5.1. Discussion of the Results Obtained
As shown in the results, the common conception that BEVs are higher in their purchase price compared to their ICEV counterparts is true for vehicles in the C segment and below. However, the environmental bonus often can reduce the price difference by a significant amount. This finding is surprising but can be easily explained by the fact that the minimum vehicle equipment for BEVs includes more features than the standard equipment for ICEVs. Since this paper compares similarly equipped vehicles, the effective price difference is lower for equivalent cars.
As expected, the total external cost is lowest for BEVs, mostly due to the reduction of GHG emissions. In comparison to diesel ICEVs, a significant reduction of other emissions is also observable. However, since BEVs generate lower overall tax revenue due to their lower TCO, this lead is partly reduced.

CHALLENGE A = In the listing, starting at the line that contains "What span lies" and ending at the end of the listing, swap "tree canopy" for "foliage" and change nothing else. Return only those lines, without the pictures.
The discussion of results and the listing that follows are unrelated material.

PROVIDED INFORMATION =
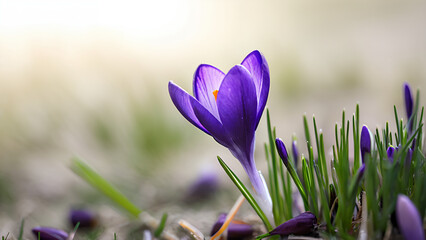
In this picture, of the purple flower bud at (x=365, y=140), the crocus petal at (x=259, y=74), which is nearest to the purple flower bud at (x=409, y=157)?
the purple flower bud at (x=365, y=140)

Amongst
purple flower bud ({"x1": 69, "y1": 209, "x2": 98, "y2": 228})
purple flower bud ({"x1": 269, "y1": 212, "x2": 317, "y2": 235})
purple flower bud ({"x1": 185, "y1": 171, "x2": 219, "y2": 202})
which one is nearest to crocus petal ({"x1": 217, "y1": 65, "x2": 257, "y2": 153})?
purple flower bud ({"x1": 269, "y1": 212, "x2": 317, "y2": 235})

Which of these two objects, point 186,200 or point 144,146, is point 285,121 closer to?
point 144,146

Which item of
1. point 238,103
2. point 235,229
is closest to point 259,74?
point 238,103

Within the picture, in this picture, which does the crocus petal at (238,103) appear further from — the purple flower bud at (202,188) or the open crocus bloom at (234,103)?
the purple flower bud at (202,188)

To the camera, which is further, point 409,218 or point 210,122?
point 210,122

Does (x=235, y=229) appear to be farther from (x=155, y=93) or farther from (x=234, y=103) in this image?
Answer: (x=155, y=93)

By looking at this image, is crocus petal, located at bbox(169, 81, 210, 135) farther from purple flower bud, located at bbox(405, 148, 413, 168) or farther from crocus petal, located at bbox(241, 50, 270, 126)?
purple flower bud, located at bbox(405, 148, 413, 168)
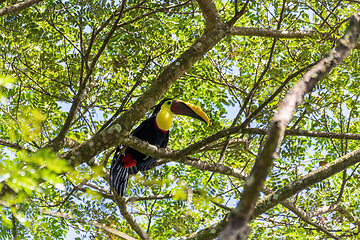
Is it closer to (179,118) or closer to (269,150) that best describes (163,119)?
(179,118)

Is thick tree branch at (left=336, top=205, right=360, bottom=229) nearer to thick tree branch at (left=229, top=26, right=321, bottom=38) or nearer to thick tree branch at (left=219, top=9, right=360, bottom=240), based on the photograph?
thick tree branch at (left=229, top=26, right=321, bottom=38)

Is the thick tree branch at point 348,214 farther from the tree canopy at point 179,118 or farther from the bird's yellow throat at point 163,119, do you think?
the bird's yellow throat at point 163,119

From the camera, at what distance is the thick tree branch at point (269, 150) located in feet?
2.07

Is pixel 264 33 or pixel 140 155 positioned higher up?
pixel 264 33

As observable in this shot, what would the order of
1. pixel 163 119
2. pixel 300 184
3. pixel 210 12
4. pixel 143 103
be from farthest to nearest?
1. pixel 163 119
2. pixel 210 12
3. pixel 300 184
4. pixel 143 103

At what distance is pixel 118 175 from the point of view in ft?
13.9

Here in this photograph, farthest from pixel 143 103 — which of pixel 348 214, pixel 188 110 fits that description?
pixel 348 214

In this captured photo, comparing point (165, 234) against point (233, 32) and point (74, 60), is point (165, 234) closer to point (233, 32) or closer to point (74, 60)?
point (74, 60)

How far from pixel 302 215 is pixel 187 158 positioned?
173 centimetres

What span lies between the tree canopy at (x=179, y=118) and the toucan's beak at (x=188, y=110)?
0.25 metres

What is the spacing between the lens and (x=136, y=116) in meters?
2.72

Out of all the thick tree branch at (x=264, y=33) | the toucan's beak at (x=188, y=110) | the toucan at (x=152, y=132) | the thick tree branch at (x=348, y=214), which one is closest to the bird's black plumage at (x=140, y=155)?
the toucan at (x=152, y=132)

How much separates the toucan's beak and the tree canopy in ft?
0.82

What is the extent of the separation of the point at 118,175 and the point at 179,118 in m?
1.72
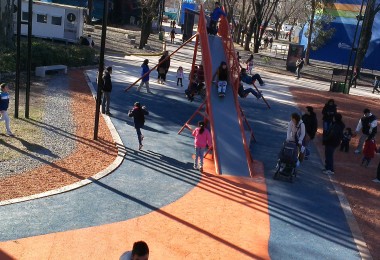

CHALLENGE B = Write out the entire discussion of results again, word for word.

PROBLEM SOLUTION A =
What span lies between the foliage at (x=179, y=118) and the toucan's beak at (x=188, y=110)?
0.25 metres

What is the spacing between the lens and (x=136, y=116) in meters?
2.72

Out of all the thick tree branch at (x=264, y=33) | the toucan's beak at (x=188, y=110) | the toucan at (x=152, y=132) | the thick tree branch at (x=348, y=214), which one is closest to the bird's black plumage at (x=140, y=155)?
the toucan at (x=152, y=132)

How much separates the toucan's beak and the foliage in ft?
0.82

What is the extent of the separation of the point at 118,175 and the point at 179,118 in m?
1.72

PROBLEM SOLUTION B =
5.1. Discussion of the Results Obtained
As shown in the results, the common conception that BEVs are higher in their purchase price compared to their ICEV counterparts is true for vehicles in the C segment and below. However, the environmental bonus often can reduce the price difference by a significant amount. This finding is surprising but can be easily explained by the fact that the minimum vehicle equipment for BEVs includes more features than the standard equipment for ICEVs. Since this paper compares similarly equipped vehicles, the effective price difference is lower for equivalent cars.
As expected, the total external cost is lowest for BEVs, mostly due to the reduction of GHG emissions. In comparison to diesel ICEVs, a significant reduction of other emissions is also observable. However, since BEVs generate lower overall tax revenue due to their lower TCO, this lead is partly reduced.